**Reading passage**

——————————

17 September 2013
Hansard of the Legislative Council
RESIDENTIAL BUILDING WORK QUALITY (WARRANTIES
AND DISPUTES) BILL 2012 (No. 52)
Mr FINCH (Rosevears) Mr President, plenty has been said on the bill so there is no
need for me to go into a great deal of detail. We are dealing with a very large
bill, and we are told there has been a considerable consultation period.
Someone mentioned eight years, so it has been a long time. Nevertheless, not
everyone is happy with the resulting bill, as the member for Elwick mentioned.
We go into a briefing situation, which we appreciate very much, but you hear
one side and think, 'Yes, I am on the right track, I know where I am going with
this', and then you hear the other side of the briefing and think, 'No, hang
on, I am leaning that way'. It is six of one, half a dozen of the other, and we
are trying to work our way through to a result that is going to make more
people happy. It has been interesting to listen to what is being said - some
people for, some people against, and some people looking to take the bill into
the committee stage.
The member for Huon feels that it is a flawed model and it
is going to be difficult to get amendments that might fix it in the committee
stage. Although I am of a mind to test it in the committee stage, just to see
where we go. The member for Hobart, with his amendments, may help to tidy up
the particular section he is dealing with. We heard that the construction
industry is on its knees and the Housing Industry Association says this bill is
a sledgehammer approach to what should have really been a salve between
industry and consumers. Leaving that aside, this bill seeks to address any
imbalance between builders and homeowners and to provide a conciliatory process
for the resolution of disputes, without resort to costly litigation.

——————————

**Provided data**

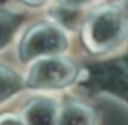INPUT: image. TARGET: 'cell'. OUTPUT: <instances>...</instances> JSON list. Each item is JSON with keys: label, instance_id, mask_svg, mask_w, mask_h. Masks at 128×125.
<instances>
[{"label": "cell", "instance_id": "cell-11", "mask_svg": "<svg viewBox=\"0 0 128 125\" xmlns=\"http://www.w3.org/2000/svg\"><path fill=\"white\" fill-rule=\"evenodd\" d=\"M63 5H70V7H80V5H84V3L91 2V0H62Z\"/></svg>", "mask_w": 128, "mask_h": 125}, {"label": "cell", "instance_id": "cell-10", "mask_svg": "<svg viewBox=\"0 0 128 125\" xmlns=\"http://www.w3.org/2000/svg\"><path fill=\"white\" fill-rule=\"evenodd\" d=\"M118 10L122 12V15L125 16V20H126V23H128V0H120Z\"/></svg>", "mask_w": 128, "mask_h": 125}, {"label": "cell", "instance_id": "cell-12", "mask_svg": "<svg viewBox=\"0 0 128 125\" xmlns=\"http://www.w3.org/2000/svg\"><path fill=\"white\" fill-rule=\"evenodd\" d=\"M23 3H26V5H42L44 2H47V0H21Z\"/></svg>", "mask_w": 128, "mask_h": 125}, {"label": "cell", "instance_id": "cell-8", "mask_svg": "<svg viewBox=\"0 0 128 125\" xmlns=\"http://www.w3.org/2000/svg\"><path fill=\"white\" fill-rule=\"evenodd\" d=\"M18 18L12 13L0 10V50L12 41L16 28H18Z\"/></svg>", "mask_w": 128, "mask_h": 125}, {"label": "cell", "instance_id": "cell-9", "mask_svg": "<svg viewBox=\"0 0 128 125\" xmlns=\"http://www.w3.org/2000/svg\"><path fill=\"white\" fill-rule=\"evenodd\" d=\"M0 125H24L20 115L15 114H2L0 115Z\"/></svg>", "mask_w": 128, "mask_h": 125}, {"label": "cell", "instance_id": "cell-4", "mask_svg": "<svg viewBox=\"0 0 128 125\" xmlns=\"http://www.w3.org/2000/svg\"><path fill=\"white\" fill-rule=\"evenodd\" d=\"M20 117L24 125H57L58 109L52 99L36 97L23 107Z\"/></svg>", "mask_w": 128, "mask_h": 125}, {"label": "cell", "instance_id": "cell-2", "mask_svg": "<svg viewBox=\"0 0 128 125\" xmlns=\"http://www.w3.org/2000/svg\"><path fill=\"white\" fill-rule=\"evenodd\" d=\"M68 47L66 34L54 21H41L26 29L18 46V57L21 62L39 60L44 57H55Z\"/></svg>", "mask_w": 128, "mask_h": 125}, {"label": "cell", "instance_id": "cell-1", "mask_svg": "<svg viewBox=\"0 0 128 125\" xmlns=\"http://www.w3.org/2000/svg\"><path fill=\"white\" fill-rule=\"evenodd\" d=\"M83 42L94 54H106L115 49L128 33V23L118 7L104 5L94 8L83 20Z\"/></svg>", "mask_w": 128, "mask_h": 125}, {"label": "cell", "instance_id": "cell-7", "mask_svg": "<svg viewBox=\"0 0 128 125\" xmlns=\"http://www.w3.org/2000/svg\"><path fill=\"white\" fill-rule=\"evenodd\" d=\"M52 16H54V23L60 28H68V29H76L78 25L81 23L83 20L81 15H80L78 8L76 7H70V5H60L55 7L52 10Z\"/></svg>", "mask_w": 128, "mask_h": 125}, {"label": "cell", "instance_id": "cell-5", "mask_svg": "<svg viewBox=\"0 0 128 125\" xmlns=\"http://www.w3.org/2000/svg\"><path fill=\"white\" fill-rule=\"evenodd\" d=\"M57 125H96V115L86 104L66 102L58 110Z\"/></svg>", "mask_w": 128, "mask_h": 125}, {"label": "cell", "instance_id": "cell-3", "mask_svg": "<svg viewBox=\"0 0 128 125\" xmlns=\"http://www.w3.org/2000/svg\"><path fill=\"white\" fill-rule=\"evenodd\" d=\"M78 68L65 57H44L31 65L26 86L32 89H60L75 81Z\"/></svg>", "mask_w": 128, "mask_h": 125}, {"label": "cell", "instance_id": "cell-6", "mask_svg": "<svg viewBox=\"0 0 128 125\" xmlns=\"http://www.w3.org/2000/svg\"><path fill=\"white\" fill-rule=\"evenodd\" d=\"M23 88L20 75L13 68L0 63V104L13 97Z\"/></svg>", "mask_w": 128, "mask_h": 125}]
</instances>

——————————

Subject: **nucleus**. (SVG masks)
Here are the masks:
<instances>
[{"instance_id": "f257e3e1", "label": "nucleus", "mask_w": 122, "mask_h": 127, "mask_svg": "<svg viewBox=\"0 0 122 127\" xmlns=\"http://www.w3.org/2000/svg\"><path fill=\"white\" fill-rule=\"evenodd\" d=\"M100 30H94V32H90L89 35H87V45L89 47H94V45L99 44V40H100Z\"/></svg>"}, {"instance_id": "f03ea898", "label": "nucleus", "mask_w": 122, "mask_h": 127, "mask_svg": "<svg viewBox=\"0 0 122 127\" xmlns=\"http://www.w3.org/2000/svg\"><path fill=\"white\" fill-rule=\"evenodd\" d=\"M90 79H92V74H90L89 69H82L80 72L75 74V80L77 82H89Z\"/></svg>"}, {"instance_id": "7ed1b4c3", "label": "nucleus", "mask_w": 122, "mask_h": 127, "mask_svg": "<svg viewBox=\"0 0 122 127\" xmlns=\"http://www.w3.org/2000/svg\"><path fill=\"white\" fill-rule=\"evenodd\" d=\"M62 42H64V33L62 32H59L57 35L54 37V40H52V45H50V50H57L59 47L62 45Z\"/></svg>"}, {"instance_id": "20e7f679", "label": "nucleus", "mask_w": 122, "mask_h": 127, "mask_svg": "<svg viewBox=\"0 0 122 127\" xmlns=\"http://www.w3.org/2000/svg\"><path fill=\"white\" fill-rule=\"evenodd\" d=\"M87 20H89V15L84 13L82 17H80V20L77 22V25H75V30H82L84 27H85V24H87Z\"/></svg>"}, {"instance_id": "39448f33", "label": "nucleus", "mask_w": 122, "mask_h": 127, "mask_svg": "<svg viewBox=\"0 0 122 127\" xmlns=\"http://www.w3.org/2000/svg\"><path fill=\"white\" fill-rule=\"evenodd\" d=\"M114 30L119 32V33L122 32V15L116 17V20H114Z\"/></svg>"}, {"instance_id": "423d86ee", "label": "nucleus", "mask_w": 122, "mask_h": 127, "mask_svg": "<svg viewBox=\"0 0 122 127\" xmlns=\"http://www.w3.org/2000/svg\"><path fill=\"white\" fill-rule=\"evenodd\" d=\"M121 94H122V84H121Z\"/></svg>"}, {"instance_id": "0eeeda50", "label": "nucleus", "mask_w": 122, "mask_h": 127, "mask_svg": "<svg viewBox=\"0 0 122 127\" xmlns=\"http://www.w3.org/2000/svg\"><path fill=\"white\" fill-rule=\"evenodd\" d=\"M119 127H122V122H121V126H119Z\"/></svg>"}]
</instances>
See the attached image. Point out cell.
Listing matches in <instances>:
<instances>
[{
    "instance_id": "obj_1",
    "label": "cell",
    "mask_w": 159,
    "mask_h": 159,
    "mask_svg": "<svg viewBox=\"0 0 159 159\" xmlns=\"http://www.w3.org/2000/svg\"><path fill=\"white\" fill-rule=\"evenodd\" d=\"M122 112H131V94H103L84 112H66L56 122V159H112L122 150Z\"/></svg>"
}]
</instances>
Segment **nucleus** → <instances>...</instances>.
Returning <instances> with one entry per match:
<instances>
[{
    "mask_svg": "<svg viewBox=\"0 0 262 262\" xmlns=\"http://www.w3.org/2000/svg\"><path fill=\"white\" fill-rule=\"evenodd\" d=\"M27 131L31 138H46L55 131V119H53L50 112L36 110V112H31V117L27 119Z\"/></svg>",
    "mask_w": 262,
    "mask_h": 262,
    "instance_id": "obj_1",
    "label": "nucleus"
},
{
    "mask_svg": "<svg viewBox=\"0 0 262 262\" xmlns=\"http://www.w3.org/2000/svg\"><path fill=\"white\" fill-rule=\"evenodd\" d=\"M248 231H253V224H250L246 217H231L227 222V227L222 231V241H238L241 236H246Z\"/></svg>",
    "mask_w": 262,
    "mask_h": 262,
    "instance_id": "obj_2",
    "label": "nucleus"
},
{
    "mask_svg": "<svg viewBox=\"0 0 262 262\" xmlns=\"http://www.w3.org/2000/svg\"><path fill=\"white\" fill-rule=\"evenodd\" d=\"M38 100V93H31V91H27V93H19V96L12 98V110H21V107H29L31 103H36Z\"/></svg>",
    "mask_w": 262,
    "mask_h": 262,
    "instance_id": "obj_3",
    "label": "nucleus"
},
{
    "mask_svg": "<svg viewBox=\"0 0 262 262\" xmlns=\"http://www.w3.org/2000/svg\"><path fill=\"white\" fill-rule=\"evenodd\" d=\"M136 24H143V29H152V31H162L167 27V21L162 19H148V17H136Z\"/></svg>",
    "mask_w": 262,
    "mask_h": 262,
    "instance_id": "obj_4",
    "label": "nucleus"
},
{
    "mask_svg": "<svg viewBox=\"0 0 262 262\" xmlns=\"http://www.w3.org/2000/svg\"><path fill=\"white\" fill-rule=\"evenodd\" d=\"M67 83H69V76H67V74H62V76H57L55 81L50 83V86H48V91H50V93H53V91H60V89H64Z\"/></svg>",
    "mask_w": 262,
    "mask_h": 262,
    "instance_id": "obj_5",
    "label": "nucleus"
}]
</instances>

——————————

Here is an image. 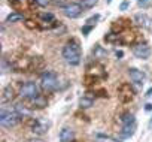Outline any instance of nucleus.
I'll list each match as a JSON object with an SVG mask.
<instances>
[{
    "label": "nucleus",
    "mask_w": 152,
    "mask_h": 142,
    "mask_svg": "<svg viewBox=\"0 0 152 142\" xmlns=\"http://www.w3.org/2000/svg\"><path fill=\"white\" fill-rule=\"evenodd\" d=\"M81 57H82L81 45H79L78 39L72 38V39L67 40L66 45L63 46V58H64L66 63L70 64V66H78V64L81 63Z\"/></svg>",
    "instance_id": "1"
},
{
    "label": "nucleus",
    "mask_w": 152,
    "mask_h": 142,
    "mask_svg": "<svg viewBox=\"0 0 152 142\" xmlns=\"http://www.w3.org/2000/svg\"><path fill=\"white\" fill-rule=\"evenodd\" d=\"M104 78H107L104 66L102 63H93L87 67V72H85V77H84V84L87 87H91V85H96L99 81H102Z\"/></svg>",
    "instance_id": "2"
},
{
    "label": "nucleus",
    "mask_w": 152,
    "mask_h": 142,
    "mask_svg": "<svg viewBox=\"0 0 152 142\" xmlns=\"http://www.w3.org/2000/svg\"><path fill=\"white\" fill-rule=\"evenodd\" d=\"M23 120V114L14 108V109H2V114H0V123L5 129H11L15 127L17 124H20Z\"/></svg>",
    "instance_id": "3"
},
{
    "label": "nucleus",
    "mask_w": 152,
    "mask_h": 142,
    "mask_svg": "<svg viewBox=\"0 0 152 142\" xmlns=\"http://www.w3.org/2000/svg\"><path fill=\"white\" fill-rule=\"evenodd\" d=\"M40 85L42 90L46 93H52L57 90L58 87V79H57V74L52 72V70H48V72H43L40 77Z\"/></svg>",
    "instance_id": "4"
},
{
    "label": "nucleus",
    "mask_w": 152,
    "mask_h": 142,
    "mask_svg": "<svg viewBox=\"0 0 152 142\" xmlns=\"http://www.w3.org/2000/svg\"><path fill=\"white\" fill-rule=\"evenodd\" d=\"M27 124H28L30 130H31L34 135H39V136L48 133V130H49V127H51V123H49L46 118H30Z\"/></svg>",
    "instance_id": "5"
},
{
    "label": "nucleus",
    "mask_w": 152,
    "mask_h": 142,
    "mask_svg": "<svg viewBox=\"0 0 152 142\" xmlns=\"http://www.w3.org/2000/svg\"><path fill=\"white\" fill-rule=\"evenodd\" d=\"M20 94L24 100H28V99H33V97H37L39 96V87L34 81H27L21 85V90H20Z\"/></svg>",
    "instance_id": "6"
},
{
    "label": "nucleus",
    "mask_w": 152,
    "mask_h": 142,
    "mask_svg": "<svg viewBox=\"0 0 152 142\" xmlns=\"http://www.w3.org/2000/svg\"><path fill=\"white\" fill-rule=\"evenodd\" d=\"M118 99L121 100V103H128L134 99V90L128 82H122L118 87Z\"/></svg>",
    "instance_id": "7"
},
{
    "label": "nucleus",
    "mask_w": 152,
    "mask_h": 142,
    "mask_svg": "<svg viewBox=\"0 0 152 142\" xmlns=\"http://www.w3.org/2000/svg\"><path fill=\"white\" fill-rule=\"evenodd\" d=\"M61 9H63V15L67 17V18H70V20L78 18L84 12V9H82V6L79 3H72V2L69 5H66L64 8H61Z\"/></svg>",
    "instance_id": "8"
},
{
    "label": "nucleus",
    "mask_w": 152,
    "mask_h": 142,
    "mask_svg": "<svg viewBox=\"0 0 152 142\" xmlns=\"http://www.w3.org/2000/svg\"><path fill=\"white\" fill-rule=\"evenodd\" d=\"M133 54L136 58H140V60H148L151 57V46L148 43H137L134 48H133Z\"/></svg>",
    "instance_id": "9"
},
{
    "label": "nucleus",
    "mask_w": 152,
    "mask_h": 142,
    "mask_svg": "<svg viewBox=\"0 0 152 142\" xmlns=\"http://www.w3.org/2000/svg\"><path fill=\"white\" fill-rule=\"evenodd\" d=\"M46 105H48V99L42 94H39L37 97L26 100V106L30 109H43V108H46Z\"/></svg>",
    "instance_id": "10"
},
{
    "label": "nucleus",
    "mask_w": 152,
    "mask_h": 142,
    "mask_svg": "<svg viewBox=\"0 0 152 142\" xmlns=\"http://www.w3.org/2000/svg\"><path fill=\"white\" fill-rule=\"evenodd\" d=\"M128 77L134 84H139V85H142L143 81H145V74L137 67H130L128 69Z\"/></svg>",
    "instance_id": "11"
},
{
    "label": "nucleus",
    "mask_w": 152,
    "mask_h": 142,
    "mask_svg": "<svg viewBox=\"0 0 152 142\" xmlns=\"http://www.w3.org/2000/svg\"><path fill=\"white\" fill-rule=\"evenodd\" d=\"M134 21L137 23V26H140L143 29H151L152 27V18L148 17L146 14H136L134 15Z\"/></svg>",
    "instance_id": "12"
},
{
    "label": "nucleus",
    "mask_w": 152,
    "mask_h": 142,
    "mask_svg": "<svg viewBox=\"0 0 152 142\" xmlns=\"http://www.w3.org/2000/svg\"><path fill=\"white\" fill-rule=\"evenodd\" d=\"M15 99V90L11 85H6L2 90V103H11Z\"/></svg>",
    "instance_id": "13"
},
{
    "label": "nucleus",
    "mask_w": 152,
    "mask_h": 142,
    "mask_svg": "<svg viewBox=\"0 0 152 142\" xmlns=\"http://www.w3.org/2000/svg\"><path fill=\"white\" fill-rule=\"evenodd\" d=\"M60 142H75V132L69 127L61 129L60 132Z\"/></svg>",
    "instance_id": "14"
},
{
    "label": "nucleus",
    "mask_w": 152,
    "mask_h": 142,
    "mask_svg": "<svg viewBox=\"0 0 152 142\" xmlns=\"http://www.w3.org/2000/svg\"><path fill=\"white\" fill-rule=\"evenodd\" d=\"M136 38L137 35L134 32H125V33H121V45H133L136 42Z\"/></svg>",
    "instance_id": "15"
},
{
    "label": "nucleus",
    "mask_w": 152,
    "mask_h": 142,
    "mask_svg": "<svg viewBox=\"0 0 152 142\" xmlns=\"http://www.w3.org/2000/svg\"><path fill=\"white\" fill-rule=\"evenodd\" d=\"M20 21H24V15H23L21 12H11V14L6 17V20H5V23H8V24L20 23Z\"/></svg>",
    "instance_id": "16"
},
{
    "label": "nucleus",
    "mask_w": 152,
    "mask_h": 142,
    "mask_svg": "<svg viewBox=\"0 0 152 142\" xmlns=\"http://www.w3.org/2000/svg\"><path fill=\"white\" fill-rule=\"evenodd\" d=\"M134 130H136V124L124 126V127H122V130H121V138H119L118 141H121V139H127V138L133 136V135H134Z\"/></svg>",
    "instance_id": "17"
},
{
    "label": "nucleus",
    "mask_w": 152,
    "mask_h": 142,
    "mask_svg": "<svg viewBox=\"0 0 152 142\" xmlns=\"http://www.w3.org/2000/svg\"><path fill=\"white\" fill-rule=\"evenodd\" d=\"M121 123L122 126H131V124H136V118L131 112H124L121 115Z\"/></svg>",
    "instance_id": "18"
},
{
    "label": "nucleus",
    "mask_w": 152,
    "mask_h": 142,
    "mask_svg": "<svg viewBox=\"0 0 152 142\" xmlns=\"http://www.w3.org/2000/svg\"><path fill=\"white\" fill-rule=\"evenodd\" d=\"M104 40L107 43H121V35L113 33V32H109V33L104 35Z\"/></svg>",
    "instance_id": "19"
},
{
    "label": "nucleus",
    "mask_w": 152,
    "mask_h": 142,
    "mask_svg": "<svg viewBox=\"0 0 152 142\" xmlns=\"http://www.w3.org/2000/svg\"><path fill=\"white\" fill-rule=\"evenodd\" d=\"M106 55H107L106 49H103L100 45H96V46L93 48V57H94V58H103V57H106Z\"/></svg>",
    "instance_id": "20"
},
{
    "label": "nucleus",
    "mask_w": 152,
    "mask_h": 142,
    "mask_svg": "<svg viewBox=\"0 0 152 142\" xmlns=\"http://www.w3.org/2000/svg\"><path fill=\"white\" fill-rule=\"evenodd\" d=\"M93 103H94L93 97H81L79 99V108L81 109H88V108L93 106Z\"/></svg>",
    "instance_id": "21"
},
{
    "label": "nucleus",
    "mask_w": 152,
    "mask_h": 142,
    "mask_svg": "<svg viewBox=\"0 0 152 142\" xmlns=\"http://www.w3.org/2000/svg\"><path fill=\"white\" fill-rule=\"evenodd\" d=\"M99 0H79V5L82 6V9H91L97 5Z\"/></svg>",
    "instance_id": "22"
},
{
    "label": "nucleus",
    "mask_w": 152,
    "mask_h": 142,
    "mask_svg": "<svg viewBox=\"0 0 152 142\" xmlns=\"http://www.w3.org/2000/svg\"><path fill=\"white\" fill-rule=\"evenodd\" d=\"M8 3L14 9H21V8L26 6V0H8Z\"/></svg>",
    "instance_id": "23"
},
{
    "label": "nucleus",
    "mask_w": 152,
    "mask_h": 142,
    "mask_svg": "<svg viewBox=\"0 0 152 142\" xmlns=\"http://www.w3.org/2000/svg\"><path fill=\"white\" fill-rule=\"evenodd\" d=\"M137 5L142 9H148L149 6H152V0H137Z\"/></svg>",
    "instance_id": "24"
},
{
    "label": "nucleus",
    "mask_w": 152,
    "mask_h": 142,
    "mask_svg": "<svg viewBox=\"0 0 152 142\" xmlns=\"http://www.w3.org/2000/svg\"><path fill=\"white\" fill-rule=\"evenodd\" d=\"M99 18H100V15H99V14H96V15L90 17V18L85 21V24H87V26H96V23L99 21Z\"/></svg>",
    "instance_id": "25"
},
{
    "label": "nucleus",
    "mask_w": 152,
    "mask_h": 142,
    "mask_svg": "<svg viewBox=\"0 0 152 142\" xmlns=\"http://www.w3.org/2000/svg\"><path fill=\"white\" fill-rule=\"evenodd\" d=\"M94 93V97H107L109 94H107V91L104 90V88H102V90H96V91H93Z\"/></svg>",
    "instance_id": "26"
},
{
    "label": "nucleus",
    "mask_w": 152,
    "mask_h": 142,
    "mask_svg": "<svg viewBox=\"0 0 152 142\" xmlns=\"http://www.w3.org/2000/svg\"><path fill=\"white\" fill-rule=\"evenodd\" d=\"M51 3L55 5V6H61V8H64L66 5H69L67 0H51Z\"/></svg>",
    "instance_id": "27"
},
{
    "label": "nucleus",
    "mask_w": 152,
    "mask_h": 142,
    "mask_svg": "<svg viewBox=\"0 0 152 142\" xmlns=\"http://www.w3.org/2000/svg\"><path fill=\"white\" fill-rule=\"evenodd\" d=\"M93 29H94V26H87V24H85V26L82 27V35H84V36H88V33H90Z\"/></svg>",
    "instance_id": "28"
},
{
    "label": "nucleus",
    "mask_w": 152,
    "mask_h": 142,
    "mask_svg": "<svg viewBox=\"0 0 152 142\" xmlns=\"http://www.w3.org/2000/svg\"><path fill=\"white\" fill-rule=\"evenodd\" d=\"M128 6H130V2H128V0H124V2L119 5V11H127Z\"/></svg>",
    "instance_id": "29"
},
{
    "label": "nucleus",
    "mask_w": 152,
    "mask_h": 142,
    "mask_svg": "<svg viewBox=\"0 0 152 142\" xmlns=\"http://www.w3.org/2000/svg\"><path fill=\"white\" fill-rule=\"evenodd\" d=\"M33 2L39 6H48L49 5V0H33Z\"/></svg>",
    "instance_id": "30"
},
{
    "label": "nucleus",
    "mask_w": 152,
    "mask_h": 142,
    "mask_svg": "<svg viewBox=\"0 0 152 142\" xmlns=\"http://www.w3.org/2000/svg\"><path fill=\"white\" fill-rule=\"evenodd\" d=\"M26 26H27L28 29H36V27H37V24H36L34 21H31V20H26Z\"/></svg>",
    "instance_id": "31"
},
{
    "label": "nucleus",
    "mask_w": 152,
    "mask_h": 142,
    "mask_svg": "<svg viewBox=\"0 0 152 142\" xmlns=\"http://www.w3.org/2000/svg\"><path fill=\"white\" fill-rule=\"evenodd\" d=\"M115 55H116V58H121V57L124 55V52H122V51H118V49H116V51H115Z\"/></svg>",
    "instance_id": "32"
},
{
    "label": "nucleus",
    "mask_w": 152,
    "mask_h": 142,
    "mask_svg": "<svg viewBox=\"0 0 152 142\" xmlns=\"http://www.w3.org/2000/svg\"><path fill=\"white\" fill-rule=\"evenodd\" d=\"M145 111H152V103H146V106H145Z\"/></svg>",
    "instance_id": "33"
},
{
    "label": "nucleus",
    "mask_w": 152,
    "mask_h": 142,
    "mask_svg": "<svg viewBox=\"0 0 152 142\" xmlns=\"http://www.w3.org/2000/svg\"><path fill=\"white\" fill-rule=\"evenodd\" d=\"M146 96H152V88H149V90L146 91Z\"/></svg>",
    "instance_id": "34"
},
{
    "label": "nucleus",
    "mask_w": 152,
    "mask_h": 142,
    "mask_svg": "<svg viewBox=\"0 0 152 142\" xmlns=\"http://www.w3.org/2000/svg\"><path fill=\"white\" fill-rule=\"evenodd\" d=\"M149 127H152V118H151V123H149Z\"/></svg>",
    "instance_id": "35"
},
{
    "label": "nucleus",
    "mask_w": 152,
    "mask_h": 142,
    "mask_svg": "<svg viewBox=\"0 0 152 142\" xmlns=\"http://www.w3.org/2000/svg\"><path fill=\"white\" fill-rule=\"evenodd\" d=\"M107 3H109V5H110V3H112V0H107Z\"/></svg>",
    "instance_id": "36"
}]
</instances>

——————————

**Problem**
In the Hansard excerpt above, turn the paragraph beginning "The member for Huon feels" into a short bulleted list that keeps its main facts.

**Finished answer**
- The member for Huon sees the bill as a flawed model and expects amendments that might fix it to be hard to get in the committee stage.
- The speaker is nevertheless inclined to test the bill in the committee stage.
- The member for Hobart's amendments may help tidy up the section he is dealing with.
- The construction industry was described as being on its knees.
- The Housing Industry Association calls the bill a sledgehammer approach to what should have been a salve between industry and consumers.
- The bill aims to address any imbalance between builders and homeowners.
- It also aims to provide a conciliatory process for resolving disputes without costly litigation.